Saint Bernard reproche aux Clunistes le luxe des habits.

Cinquième abus : le luxe des habits. 24. Quant aux vêtements, au lieu de prendre pour les faire, les tissus qui peuvent être d’un meilleur usage, on choisit les étoffes les plus légères, celles qui peuvent le mieux, non pas garantir du froid, mais satisfaire l’amour-propre. Ainsi on n’achète pas, comme le veut la règle (Reg. S. Bened., cap. lv), » ce qu’on peut trouver de plus commun, mais ce qu’il y a de plus beau et de plus propre à flatter la vanité. Ô moine infortuné que je suis, qui que je sois, pourquoi ai-je assez vécu pour avoir vu notre ordre tomber si bas, notre ordre, dis-je, le premier des ordres religieux que l’Église ait vus naître, ou plutôt par lequel elle a elle-même commencé, qui approche plus que tout autre ici-bas des ordres des anges et qui ressemble davantage à la Jérusalem céleste notre mère, soit par l’éclat de sa chasteté, soit par le feu de sa charité, qui eut les Apôtres pour fondateurs, et ceux que saint Paul appelle si souvent des saints pour premiers enfants ! Comme parmi eux il n’y en avait pas qui eussent conservé la propriété de leurs biens, on donnait à chacun selon ses besoins (Act., iv, 35), nous dit l’Écriture, et non pas selon ses désirs puérils.
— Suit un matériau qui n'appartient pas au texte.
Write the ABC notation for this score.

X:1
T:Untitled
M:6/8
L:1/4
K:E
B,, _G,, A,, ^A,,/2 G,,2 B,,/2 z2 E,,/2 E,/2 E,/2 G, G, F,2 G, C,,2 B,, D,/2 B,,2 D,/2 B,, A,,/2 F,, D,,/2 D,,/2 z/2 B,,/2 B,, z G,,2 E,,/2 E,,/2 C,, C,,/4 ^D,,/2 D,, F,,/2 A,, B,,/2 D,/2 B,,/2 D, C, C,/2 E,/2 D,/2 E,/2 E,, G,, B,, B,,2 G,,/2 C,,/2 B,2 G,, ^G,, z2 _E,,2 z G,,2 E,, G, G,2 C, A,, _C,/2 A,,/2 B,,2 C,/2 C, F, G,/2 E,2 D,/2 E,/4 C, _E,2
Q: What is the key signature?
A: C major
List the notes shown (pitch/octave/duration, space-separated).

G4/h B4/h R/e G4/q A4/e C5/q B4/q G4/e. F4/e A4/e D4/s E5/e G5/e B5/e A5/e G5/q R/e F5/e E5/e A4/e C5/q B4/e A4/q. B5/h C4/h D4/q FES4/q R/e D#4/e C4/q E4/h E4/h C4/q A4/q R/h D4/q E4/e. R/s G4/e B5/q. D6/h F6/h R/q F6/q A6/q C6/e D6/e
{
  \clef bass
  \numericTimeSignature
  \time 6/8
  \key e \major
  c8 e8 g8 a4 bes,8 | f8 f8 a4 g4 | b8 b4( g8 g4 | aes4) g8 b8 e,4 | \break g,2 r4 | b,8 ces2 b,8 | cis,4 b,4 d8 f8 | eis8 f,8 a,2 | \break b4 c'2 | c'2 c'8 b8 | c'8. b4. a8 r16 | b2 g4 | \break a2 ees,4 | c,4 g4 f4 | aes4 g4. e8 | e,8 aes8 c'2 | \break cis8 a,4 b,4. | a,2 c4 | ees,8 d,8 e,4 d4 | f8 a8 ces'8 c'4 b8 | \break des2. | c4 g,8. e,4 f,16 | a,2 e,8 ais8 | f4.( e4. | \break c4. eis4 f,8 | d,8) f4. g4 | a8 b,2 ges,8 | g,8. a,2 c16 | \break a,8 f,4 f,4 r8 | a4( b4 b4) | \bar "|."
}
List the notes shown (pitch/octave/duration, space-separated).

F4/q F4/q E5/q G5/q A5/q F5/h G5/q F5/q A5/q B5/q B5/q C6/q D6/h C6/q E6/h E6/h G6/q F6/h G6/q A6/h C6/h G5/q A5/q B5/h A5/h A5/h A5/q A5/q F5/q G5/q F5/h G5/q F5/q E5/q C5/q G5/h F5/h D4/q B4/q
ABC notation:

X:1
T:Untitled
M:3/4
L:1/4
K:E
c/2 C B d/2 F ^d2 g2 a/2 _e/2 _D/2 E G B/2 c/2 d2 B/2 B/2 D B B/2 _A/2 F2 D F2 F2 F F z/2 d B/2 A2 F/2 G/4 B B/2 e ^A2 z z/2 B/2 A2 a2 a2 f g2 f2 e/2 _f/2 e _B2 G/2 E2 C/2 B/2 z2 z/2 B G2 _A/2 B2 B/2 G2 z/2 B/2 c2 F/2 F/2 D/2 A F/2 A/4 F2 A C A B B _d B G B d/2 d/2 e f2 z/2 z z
Il est bien certain, que là où on ne recevait que le nécessaire, on ne trouvait rien de superflu, encore moins de recherché et certainement rien qui sentît la vanité. « On ne donnait à chacun, dit l’Écriture, que selon ses besoins ; » c’est-à-dire en fait de vêtements, que le strict nécessaire pour couvrir le corps et le garantir du froid. Pensez-vous que ceux à qui « on ne donnait que selon leurs besoins, » portaient des vêtements de galebrun ou d’isembrun[1], avaient des mules du prix de deux cents sous d’or, et étendaient sur leur misérable couche des fourrures de peaux de chats[2] et des

  1. Pierre le Vénérable décide dans son statut xvi « que nul religieux ne pourra porter des vêtements de Gallebrun ou d’Isembrun : » la raison qu’il donne de ce statut, c’est, dit-il, « qu’il y en a beaucoup parmi nous qui se vêtissent comme les gens du monde, d’étoffes de soie grise ou de différentes couleurs. » On voit par là qu’il y avait alors des vêtements de soie grise. Les manuscrits de Corbie parlent d’étoffes de « Pasembrun. »
  2. Le même saint abbé interdit par son statut xvii, l’usage de couvertures de peaux de chats sauvages d’Espagne, et permet à la place, celles « de putois ou de visons. » Précédemment les Clunistes « dédaignant les peaux de chats de France, se faisaient des couvertures en peaux de chats de Numance ou de Zamra. Voir la lettre première de saint Bernard.